Всю силу мозолистых рук затрачивал эллин, чтоб вскопать каменистую почву. Едва всходил посев, из страны песков, лежащей за синей далью Средиземного моря, набегала волна раскаленного воздуха. День и ночь жалобно шумела по склонам холмов выгорающая трава. Зной выжигал незрелые колосья, и пахарям ничего другого не оставалось делать, как весь год молиться богине земледелия Деметре и грызть иссохший на ветру овечий сыр.
Нет хлеба в селениях — нет хлеба в городах.
Пока людей в общинах было немного, они еще могли добывать пищу и кое-как уживались между собой.
Но потом, когда народ расплодился и в тяжкой борьбе за место под солнцем разделился на богатых и бедных, грекам стало тесно на их жарком полуострове.
Росла ненависть у бедных.
Накапливалась злоба у богатых.
Споры. Раздоры. Усобица. По улицам и площадям, взметая пыль, бегали толпы вооруженных мужчин. Богатые преследовали бедных. Бедные избивали богатых.
Побежденные искали спасения в иных краях. Тысячи семейств покидали дома и устремлялись к морю. Под заунывный плач ребятишек и грустные переливы флейт изгнанники погружали скарб в трюмы легких кораблей и отплывали от родных берегов, чтоб никогда к ним больше не вернуться. Скрипели уключины, хлопали паруса. Бородатые, загорелые до черноты кормчие наваливались на рулевые весла. Над водой далеко разносилась песня надежды.
На доброе счастье!
В бухтах, удобных для стоянки галер, переселенцы высаживались, ломали известняк, обносили прочной стеной лагерь, разбитый на ближайшем холме, затем, горячо помолившись Зевсу, принимались пахать деревянным плугом непривычную на цвет, удивительно жирную землю.

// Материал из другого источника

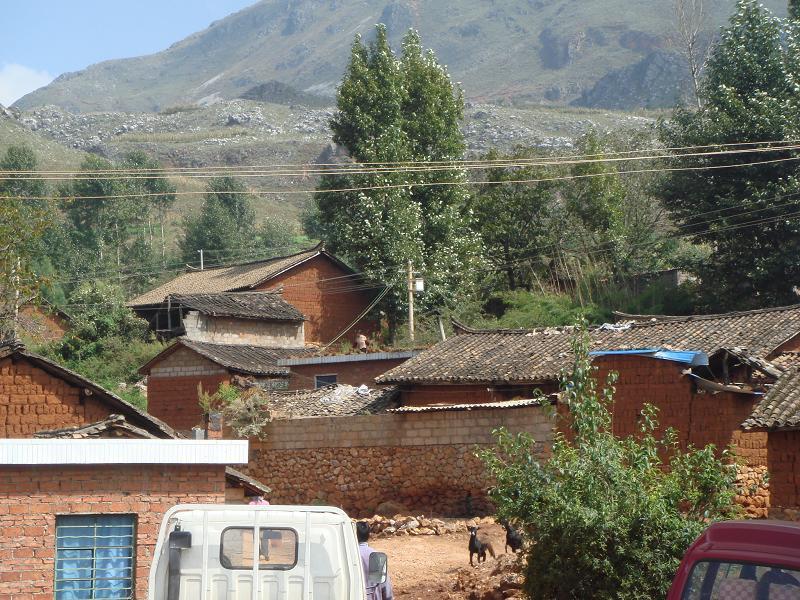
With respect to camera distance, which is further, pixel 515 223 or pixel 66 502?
pixel 515 223

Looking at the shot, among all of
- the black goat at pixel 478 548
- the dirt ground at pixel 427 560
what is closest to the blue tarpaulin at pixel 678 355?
the black goat at pixel 478 548

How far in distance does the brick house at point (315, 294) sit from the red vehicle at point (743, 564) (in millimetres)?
36587

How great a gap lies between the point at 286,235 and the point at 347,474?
49438 mm

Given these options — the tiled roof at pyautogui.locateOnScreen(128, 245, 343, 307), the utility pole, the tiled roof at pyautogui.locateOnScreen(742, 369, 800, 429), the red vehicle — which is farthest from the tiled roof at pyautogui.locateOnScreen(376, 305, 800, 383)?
the tiled roof at pyautogui.locateOnScreen(128, 245, 343, 307)

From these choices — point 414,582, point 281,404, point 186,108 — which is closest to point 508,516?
point 414,582

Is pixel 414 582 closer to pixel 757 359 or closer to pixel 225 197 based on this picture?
pixel 757 359

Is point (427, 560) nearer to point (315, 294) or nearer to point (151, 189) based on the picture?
point (315, 294)

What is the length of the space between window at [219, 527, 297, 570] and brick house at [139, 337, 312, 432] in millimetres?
24984

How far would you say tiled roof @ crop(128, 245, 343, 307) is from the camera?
4328 cm

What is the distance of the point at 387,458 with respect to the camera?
24.8 m

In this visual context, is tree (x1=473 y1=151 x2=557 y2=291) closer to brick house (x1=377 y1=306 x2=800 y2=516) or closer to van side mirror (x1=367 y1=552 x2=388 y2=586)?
brick house (x1=377 y1=306 x2=800 y2=516)

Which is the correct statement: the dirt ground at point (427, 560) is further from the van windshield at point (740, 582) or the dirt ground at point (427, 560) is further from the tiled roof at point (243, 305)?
the tiled roof at point (243, 305)

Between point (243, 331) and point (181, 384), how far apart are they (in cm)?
593

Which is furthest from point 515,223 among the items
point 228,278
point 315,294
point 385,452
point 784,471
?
point 784,471
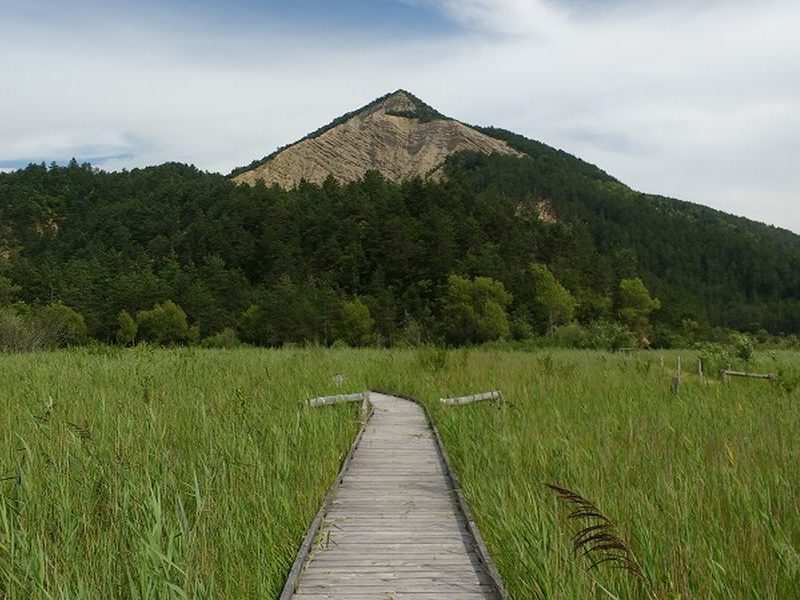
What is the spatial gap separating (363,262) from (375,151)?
409 ft

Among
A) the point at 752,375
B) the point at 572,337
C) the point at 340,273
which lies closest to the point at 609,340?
the point at 572,337

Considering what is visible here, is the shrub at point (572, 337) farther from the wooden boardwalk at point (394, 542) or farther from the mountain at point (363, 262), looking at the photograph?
the wooden boardwalk at point (394, 542)

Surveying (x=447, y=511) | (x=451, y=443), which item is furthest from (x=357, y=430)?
(x=447, y=511)

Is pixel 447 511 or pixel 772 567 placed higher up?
pixel 772 567

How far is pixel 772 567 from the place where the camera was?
3.05 metres

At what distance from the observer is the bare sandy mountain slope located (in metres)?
166

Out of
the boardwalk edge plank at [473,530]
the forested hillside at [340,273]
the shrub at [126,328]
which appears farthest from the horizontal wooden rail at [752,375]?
the shrub at [126,328]

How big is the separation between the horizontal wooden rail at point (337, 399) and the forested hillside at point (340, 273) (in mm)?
29611

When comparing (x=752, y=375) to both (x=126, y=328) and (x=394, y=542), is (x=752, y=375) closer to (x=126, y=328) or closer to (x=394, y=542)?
(x=394, y=542)

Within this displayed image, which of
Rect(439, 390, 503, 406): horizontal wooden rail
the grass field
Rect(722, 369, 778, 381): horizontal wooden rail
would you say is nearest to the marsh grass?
the grass field

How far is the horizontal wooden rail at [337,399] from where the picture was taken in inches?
350

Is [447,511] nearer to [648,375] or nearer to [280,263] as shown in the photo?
[648,375]

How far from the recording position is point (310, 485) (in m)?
5.42

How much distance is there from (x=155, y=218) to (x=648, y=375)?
3493 inches
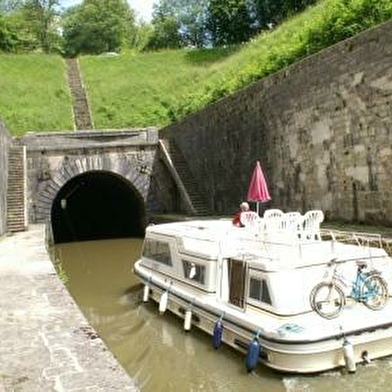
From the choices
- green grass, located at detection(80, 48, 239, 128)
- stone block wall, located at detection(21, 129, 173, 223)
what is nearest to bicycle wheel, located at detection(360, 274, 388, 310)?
stone block wall, located at detection(21, 129, 173, 223)

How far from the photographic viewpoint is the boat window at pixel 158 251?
1062cm

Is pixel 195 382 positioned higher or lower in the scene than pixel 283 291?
lower

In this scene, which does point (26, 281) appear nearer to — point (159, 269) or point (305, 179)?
point (159, 269)

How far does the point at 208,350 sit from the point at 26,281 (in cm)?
302

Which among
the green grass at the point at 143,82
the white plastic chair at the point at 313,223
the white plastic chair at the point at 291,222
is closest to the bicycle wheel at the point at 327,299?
the white plastic chair at the point at 313,223

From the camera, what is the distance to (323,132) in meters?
13.5

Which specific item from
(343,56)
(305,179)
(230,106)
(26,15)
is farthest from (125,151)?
(26,15)

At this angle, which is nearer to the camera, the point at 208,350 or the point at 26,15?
the point at 208,350

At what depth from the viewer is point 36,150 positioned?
21953 mm

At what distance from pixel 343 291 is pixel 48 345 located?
11.7 feet

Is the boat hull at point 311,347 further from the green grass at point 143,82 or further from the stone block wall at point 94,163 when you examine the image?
the green grass at point 143,82

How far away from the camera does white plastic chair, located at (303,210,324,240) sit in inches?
359

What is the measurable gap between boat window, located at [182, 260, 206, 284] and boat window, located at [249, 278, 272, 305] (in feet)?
4.07

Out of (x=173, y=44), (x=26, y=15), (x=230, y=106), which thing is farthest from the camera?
(x=26, y=15)
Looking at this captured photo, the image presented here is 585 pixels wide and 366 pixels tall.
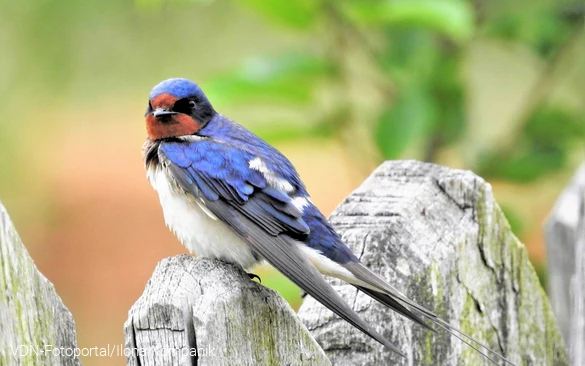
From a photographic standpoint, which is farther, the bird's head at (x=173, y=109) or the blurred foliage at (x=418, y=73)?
the blurred foliage at (x=418, y=73)

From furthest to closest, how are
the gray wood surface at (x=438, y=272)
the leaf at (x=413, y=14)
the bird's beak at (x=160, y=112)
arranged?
the leaf at (x=413, y=14) < the bird's beak at (x=160, y=112) < the gray wood surface at (x=438, y=272)

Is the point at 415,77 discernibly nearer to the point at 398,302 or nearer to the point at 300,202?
the point at 300,202

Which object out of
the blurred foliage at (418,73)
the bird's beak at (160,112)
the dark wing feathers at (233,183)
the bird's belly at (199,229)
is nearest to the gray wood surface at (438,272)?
the dark wing feathers at (233,183)

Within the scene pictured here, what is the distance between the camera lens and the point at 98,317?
8.05 metres

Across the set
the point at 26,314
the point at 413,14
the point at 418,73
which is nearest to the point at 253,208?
the point at 26,314

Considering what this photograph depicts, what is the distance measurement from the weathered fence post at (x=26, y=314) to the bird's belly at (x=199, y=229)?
0.82 meters

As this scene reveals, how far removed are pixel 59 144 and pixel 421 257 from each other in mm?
9501

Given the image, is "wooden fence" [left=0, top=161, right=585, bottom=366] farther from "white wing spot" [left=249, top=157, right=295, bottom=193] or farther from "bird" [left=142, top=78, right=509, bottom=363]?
"white wing spot" [left=249, top=157, right=295, bottom=193]

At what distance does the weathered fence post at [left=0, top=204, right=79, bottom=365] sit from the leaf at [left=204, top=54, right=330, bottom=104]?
2316 millimetres

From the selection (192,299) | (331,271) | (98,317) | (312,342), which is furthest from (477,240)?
(98,317)

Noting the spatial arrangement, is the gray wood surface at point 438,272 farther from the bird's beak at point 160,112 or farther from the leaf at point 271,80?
the leaf at point 271,80

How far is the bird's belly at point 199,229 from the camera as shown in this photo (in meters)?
2.48

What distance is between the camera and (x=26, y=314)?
154 centimetres

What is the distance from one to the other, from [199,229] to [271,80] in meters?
1.50
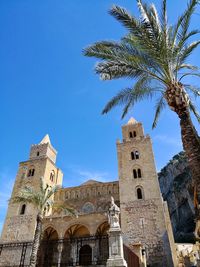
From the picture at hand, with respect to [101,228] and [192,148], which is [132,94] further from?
[101,228]

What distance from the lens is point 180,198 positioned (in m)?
44.3

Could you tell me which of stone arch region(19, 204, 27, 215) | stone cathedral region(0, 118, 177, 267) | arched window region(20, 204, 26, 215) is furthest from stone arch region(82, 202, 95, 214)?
arched window region(20, 204, 26, 215)

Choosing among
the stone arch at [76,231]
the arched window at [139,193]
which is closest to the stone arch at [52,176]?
the stone arch at [76,231]

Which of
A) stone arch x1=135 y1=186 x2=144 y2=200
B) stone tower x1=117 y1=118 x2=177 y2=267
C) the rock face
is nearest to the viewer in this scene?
stone tower x1=117 y1=118 x2=177 y2=267

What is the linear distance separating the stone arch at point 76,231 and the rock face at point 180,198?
22956 millimetres

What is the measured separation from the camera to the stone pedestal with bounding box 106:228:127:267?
7910mm

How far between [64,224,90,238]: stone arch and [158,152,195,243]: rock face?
22956 mm

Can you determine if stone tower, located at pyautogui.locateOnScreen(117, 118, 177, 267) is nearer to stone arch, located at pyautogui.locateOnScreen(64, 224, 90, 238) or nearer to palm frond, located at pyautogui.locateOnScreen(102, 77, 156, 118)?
stone arch, located at pyautogui.locateOnScreen(64, 224, 90, 238)

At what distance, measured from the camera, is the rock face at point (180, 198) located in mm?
40062

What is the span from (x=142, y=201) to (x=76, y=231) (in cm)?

С утесистых вершин с опаской следили за чужаками одетые в шкуры зверей молчаливые туземцы. Эллины приближались к ним, вскинув над головой оливковую ветвь, знак мира, и меняли свои изделия на зерно, скот, кожу и шерсть. Когда удавалось, захватывали силой не только товар, но и самих владельцев товара.
Так появились у Черного моря греческие города.
Так возник Пантикапей.
Слово «Пантикапей» означает на местном языке Путь рыбы; действительно, рядом, в проливе (по-гречески — «Боспор», отсюда и название государства), сельди больше, чем лягушек в болоте. Согласно преданию, землей одарил изголодавшихся пришельцев скифский вождь Агаэт.